Monday Morning Art School: anyone can draw

Drawing is a series of actions, rather like dance. It can be learned, just like any other process.

Teachers sometimes tell their students to hold the pencil fully outstretched. I disagree, because moving it up and down and sideways makes you move in an arc, as Sandy demonstrates, above. 

Drawing starts with measurement. Get that right, and everything else is just details.

1. Put yourself a few feet from the object you want to draw. Make sure you’re comfortable.

2. Hold your pencil between your thumb and fingers as shown. Most art teachers tell you to do your measurements with your arm completely outstretched; I prefer to have my arm loose and to visualize an imaginary plate glass window I’m running my pencil along.

Instead, hold your pencil loosely and comfortably, as if there were a plate glass window along which you were running the pencil. You will have to recheck your measurements frequently, but you should be doing that anyway.

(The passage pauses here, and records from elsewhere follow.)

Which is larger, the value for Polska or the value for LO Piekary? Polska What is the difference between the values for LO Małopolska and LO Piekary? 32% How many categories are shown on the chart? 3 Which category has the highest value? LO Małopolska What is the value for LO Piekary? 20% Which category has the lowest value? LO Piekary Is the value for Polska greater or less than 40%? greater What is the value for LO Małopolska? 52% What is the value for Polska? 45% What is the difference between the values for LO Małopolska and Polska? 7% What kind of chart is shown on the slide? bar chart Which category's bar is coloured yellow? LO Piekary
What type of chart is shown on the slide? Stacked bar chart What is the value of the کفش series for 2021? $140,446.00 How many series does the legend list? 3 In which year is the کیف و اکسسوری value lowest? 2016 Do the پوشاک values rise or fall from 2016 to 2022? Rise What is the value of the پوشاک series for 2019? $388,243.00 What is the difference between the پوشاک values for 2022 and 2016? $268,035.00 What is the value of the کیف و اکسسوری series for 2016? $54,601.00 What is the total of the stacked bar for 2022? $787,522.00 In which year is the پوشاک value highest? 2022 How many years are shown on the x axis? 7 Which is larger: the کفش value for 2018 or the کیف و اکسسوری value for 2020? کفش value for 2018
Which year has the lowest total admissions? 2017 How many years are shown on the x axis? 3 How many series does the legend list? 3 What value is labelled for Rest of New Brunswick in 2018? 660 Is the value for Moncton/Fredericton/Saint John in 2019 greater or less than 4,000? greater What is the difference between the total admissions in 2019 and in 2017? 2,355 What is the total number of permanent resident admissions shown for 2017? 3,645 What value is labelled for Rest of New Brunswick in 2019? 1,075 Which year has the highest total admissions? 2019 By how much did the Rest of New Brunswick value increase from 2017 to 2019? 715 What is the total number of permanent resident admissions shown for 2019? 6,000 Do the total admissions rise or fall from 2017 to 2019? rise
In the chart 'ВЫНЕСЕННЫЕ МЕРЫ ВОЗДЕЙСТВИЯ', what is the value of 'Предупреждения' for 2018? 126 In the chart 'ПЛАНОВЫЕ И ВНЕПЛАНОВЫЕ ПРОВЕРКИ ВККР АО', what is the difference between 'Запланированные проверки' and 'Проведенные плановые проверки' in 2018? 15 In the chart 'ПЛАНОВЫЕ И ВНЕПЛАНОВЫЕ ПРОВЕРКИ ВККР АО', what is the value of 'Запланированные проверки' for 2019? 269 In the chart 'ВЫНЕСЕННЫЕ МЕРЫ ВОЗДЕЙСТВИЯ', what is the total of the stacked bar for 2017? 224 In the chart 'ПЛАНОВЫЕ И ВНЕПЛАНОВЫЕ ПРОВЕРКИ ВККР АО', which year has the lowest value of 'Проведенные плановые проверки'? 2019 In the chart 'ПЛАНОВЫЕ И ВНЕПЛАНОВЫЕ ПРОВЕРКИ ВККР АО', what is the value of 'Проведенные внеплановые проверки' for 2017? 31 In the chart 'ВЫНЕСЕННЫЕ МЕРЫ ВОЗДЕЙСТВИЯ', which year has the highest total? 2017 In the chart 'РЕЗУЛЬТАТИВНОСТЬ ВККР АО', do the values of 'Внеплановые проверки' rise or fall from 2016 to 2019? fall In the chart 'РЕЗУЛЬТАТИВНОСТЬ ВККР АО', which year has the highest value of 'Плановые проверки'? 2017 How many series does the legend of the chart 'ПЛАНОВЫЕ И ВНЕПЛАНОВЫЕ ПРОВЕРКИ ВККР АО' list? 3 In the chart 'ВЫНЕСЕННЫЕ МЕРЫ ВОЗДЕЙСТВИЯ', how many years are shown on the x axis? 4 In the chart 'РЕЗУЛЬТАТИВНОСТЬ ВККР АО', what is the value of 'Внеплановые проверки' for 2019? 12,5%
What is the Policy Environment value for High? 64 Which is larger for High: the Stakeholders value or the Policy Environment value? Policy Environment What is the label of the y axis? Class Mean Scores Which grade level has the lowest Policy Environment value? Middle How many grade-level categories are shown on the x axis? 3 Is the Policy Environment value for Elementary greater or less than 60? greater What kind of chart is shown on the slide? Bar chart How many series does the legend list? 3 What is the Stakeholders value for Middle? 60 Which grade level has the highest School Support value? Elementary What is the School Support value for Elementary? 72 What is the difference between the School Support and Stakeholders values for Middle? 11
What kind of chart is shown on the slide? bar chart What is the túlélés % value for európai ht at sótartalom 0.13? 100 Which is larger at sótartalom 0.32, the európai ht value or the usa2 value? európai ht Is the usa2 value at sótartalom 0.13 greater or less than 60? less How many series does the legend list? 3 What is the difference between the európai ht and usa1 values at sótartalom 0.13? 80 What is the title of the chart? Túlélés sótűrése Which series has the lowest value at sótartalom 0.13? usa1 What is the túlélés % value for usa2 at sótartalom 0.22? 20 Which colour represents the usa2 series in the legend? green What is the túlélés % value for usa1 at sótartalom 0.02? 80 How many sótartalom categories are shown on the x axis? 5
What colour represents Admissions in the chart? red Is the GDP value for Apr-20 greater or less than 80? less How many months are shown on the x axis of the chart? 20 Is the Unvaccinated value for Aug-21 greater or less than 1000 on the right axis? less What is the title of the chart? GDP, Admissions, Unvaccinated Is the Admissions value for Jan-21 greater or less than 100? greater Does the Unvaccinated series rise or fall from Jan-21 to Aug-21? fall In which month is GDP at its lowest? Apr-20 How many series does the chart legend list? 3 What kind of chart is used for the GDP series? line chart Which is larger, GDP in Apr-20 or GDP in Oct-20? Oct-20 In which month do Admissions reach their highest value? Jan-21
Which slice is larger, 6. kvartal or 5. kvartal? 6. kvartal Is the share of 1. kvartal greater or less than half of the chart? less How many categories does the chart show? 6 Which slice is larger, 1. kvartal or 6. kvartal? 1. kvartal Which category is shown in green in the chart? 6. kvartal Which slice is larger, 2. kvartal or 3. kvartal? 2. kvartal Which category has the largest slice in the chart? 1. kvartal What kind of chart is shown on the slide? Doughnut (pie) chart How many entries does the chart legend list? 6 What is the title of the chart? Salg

3. Close one eye and focus on the pencil.

4. Holding your pencil upright and straight, align the point of your pencil with the top of the vase.

5. Slide your thumb down the pencil until it is at the bottom of the vase. This is now one unit of measurement in space.

Your pencil is your ruler. You are measuring ratios and then transferring them to the paper. (Note: my ratios look slightly different from what Sandy was seeing because I drew the picture later, from a slightly different angle.)

6. Put marks on your paper where you want the top and bottom of the vase to end up. This is now one unit of measurement on your paper. It doesn’t have to be the same size as your unit of measurement on your pencil.

7. Go back and line your pencil up again with the vase so that it fills the pencil from the point to your thumb. Now raise the pencil so you are measuring the flowers. Are they as tall as the vase?  Twice as tall? Half as tall? When you’ve determined this, add another mark to your paper to indicate where the top of the flowers should be. This should be the same ratio on paper as it was in space. But one unit on your pencil does not need to be one unit on your paper. What you draw can be much bigger than what you measure, as long as they are proportional.

Recheck the height with your pencil and then flip it to see how the width of the vase compares. It’s that simple. 

8. Go back and recheck the measurement on the vase height. Then just flip your pencil sideways and see how wide the vase looks in comparison to its height. Is the object as wide as it is tall? Twice as wide? Half as wide? Once you’ve determined this, go ahead and put horizontal marks on your paper to represent the width of the vase.

9. Turn your pencil to the side and observe that the flowers are about 2 or 2.5 times as wide as the vase (depending on where you’re standing).  Make those marks on your picture.

It really doesn’t matter where you start measuring or what order you measure in. You will figure out a system that works for you.

10. Once you have the proportions of the objects marked out, mark in the big shapes with a light pencil and then start breaking them down into smaller shapes. You are well on your way to drawing the object. 

Once you have the measurement hash marks in place, draw in the big shapes and start breaking them down into smaller shapes. The rest is just details.

Your assignment is to practice this. The more you practice accurate measurement, the better your painting will be. Next Monday I will talk about using angles and negative space to measure.